My aunt told me she is happy my uncle has retired because he is around more. I told her she is the only woman who would say such a thing. Then she gave me an example of the other day when she was in the utility room and saw the complete outline of a snake from where one had just shed its skin. She called him, he was there.

I was speaking to a very close person to me and I said I feel as if I am shedding my skin right now and the transaction has me at polar extremes – very sad and very joyful. And that I keep vacillating between the two with such rapidity that it is mind blowing. My own acid without the acid trip complete with hallucinations.

This morning, I took the dogs on a good long walk – I needed one and they did too. The guy working on my house had just cornered me to tell me the patch we are trying to effect on the dry rotted wood from the addition, which gets no shelter from the storm, and because it is wood that is low-grade cypress, from up north no less, and wasn’t back primed, needs to be replaced, not patched. Of course it does, I said to him, my eyes glistening.

We (the dogs and I) walked through the park listening to Be Love Now, an audio book by Ram Dass but narrated by an actor – sort of perplexing in and of itself. The message, it is the opening of your heart that will bring you to the next step, because once you open it, you will accept love. Dass also speaks about gurus, whether you can find them or whether you will ever even know them and I thought about that while I walked. I’ve always believed my heart to be open, but it’s not.

My mother poured unconditional love into me my entire life and I rejected her at many passes around the sun. My partner pours unconditional love into me and I sometimes receive her in anger for the gall of her to love a wretch like me. I’m grown very adept at rejecting love and so I tried to think of what Ram Dass was telling me his guru had told him, reject evil you see, hear or touch. I thought about rewriting some of the last scripts of people who loved me – how they walked with me, alongside me on my journey, and how each of them was crucial to my getting to the next step because each loved me. The nerve of them.

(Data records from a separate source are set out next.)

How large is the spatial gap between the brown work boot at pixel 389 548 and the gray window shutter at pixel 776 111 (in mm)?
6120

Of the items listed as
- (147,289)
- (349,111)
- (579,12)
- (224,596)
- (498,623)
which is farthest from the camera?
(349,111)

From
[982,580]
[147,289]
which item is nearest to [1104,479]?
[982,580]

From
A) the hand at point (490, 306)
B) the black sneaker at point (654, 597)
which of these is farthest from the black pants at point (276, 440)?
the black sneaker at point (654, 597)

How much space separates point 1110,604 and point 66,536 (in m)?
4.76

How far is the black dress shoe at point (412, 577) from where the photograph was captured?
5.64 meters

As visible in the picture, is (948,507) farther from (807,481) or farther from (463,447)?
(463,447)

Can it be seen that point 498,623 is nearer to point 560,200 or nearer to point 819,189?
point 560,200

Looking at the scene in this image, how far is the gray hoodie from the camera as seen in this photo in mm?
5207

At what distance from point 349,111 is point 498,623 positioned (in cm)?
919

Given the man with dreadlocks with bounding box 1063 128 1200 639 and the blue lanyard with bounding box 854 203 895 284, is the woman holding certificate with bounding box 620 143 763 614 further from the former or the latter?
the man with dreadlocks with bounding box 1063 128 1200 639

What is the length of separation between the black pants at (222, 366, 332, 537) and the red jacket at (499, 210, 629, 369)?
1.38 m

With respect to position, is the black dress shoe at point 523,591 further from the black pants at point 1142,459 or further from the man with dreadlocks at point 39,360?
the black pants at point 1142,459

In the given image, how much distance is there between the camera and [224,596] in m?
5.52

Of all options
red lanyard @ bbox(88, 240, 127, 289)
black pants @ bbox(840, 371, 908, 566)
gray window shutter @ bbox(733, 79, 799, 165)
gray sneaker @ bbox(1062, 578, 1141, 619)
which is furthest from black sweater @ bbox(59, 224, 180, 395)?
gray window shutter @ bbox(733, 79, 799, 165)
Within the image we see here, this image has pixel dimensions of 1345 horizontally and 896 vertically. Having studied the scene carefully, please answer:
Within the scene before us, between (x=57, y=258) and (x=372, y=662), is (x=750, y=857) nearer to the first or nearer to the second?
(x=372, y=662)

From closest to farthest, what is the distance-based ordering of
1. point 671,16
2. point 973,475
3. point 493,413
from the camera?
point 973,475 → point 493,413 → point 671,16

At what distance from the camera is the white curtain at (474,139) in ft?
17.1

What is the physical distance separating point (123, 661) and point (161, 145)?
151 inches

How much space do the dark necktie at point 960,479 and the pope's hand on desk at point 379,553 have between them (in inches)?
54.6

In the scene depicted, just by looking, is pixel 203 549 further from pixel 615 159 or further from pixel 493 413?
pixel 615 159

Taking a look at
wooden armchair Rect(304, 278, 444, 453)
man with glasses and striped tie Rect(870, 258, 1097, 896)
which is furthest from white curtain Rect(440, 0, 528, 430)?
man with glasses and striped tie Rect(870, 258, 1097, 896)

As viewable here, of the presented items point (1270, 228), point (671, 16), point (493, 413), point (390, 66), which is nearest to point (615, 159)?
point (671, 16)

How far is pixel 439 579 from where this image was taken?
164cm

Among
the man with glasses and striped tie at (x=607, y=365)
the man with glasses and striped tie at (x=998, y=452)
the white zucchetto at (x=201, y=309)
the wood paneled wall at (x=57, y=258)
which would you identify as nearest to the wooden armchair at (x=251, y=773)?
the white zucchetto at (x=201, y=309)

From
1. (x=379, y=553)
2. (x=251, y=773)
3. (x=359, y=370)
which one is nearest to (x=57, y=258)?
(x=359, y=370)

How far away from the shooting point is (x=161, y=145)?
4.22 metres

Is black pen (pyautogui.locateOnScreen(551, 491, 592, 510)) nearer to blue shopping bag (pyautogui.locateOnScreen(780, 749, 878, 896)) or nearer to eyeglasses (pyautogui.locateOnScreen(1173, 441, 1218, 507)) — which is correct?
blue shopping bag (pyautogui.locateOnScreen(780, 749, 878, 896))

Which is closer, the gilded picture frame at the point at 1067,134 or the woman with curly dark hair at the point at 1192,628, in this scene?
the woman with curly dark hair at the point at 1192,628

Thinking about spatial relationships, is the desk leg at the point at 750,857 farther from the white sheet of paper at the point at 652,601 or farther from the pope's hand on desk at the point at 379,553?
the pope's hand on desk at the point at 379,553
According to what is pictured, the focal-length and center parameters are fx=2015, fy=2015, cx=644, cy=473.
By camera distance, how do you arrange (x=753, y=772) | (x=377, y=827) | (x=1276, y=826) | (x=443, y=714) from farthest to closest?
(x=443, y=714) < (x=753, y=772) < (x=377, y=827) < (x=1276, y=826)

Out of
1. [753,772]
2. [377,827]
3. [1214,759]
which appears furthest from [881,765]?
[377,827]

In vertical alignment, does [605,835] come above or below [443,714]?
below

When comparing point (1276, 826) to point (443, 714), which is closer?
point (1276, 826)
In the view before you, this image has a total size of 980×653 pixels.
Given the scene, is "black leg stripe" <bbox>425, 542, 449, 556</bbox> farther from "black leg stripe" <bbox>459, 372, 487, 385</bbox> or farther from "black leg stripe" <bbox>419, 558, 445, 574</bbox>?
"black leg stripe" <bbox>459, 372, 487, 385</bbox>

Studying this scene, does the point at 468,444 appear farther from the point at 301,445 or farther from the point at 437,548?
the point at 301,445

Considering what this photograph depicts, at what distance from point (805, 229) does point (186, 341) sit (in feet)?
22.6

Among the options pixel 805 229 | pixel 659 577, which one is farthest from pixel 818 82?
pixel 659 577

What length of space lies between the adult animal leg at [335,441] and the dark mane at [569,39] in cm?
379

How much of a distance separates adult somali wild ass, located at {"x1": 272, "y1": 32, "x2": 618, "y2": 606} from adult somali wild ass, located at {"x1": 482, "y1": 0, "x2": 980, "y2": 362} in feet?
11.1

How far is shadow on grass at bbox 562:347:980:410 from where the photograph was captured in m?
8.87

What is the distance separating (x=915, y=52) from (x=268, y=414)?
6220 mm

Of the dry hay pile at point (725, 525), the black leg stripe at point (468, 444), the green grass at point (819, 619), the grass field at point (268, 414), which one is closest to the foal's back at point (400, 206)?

Love comes to me in waves, I feel profound love and then I feel isolated on an island of indifference at times. To stay in a constant state of receptivity is challenging, but not impossible. But this morning as I walked and rewrote the script of all the people who are on my shit list, I began to see them anew, enlarged, but instead of this having a calming effect, it made me breath heavier, and walk more deliberately, and I thought my head would explode.

Neurosis runs deep in the Jew’s blood. Enlightenment, in the words of Van Morrison, “don’t know what it is.”